Writing and organizing Terraform with modules

Generally, Rackspace maintains modules for most common use cases, and uses these modules to build out your account. If we do not have a pre-existing module, the next best choice is to use the built-in aws_* resources offered by the AWS provider for Terraform. Please let us know if we don’t have a module or best practice for building out a specific resource or AWS product.

A common recommendation in the Terraform community is to think of modules as functions that take an input and provide an output. Modules can be built in your shared repository or in your account repositories. If you find yourself writing the same set of resources or functionality over and over again, consider building a module instead.

When to consider writing a module:

  • When multiple resources should always be used together (e.g. a CloudWatch Alarm and EC2 instance, for autorecovery)
  • When Rackspace has a strong opinion that overrides default values for a resource
  • When module re-use remains shallow (don’t nest modules if at all possible)

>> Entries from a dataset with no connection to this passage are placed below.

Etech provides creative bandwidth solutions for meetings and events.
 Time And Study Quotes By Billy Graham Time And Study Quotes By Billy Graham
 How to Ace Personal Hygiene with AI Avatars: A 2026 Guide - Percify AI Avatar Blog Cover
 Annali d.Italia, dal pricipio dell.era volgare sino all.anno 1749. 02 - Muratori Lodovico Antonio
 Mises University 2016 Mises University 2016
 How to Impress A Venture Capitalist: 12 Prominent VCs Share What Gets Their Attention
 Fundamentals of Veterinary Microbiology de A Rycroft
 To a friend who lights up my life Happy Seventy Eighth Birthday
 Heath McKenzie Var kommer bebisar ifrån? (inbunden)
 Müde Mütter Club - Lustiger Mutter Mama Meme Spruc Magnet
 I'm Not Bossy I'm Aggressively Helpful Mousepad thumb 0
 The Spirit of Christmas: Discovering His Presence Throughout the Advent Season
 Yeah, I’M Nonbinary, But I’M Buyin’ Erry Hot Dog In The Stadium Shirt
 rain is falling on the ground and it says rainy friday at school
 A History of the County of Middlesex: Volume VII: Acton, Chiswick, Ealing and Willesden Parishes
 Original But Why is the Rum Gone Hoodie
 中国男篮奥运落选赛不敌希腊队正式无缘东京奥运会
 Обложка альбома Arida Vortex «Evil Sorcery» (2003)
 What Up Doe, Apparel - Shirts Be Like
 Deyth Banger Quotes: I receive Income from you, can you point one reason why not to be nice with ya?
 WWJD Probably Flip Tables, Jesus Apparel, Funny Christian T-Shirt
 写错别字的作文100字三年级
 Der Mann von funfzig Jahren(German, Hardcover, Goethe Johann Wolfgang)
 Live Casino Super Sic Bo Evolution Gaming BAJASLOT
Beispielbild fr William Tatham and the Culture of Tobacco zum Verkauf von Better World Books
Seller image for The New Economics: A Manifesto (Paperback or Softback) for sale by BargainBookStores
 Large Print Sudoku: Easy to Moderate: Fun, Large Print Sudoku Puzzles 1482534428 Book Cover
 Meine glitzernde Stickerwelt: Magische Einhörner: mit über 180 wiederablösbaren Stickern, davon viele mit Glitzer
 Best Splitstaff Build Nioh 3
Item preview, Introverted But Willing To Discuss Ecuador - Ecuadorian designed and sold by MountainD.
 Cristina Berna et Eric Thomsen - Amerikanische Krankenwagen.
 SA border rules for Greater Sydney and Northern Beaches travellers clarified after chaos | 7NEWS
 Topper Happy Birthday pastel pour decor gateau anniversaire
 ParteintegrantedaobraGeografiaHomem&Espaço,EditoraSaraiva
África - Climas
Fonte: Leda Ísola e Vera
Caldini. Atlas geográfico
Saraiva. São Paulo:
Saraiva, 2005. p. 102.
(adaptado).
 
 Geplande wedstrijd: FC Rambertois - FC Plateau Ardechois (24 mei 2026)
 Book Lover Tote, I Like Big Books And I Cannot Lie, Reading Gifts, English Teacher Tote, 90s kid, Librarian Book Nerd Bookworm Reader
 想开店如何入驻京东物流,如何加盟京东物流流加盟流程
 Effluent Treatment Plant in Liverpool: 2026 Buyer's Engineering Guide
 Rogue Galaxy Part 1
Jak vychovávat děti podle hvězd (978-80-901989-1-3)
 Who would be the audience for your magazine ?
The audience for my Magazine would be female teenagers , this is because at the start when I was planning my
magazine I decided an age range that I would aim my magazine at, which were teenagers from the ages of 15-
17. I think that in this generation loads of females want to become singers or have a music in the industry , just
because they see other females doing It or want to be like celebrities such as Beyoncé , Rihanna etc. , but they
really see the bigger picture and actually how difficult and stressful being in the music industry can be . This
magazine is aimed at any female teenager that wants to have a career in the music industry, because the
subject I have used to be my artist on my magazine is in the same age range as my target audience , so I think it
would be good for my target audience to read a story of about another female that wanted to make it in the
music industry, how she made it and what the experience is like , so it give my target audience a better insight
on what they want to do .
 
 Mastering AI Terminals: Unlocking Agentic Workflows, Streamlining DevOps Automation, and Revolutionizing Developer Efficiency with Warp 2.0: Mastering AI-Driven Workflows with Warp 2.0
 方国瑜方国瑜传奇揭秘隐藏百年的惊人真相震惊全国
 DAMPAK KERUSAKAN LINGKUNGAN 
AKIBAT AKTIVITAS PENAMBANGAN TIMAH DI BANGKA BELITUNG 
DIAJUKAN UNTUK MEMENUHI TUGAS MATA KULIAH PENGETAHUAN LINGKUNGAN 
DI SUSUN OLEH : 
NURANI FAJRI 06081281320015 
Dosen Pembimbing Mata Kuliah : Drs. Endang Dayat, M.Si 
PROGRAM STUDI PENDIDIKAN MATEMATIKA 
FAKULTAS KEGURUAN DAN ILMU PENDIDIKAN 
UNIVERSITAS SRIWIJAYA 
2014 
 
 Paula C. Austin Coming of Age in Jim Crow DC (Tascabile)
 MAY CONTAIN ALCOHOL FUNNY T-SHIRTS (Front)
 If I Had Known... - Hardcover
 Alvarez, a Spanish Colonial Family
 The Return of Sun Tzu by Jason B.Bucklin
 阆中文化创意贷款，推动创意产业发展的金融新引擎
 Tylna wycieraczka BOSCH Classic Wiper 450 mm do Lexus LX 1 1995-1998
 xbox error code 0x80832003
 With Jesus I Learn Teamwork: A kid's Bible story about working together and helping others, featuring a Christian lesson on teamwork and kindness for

Rackspace Module Standards

Rackspace maintains a number of Terraform modules available at https://github.com/rackspace-infrastructure-automation. Contributions should follow these guidelines.

  • use semantic versioning for shared code and modules
  • always point to GitHub releases (over a binary or master) when referencing external modules
  • always extend, don’t re-create resources manually
  • parameters control counts, for non-standard numbers of subnets/AZs/etc.
  • use overrides to implement Rackspace best practices
  • use variables with good defaults for things Rackspace expects to configure
  • Modules should use semantic versioning light (Major.minor.0) for AWS account repositories
  • Modules should be built using the standard files: main.tf, variables.tf, output.tf
  • Consider writing tests and examples, and shipping them in directories of the same name
  • Readme files at should contain a description of the module as well as documentation of variables. An example of documentation can be found here.
  • The files in .circleci are managed by Rackspace and should not be changed. If you would like to submit a module, please do so without this folder.
  • The files in example can be named anything as long as they have .tf as the extension.
  • The tests directory must be called tests and each test must be test#. Inside each test# folder should be exactly one file called main.tf
  • Use Github’s .gitignore contents for Terraform.

variables.tf

This file must include the following code block at the beginning or end of the file.

  variable "environment" {
    description = "Application environment for which this network is being created. one of: ('Development', 'Integration', 'PreProduction', 'Production', 'QA', 'Staging', 'Test')"
    type        = "string"
    default     = "Development"
  }
   variable "tags" {
    description = "Custom tags to apply to all resources."
    type        = "map"
    default     = {}
  }

main.tf

This file must include the following code block at the top of the file. Other variables can be added to this block.

  locals {
    tags {
      Name            = "${var.name}"
      ServiceProvider = "Rackspace"
      Environment     = "${var.environment}"
    }
  }

In any resource block that supports tags the following code should be used:

tags = "${merge(var.tags, local.tags)}"

This takes the tag values that are in variable.tf and combines them with any values defined in main.tf in the locals block.